(Data supplied Opens)

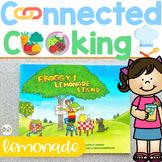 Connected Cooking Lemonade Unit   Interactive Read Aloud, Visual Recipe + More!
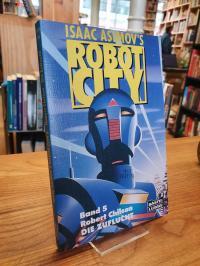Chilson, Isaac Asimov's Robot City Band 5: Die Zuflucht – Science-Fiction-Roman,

(Data supplied Closes)
(Data supplied Opens)

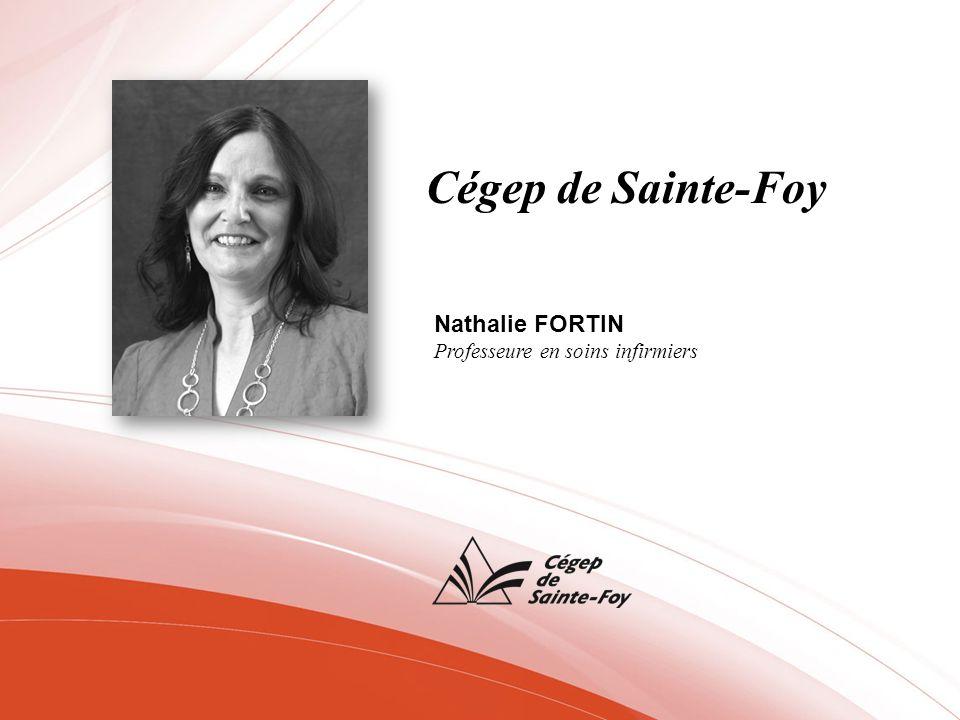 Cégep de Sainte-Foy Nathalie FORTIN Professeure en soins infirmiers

(Data supplied Closes)

- _About this task_
Return exactly the lines above, from the one with "Connected Cooking Lemonade" up to and including the one with "Chilson, Isaac Asimov's", and include no pictures.

- _Response_
 Connected Cooking Lemonade Unit   Interactive Read Aloud, Visual Recipe + More!
Chilson, Isaac Asimov's Robot City Band 5: Die Zuflucht – Science-Fiction-Roman,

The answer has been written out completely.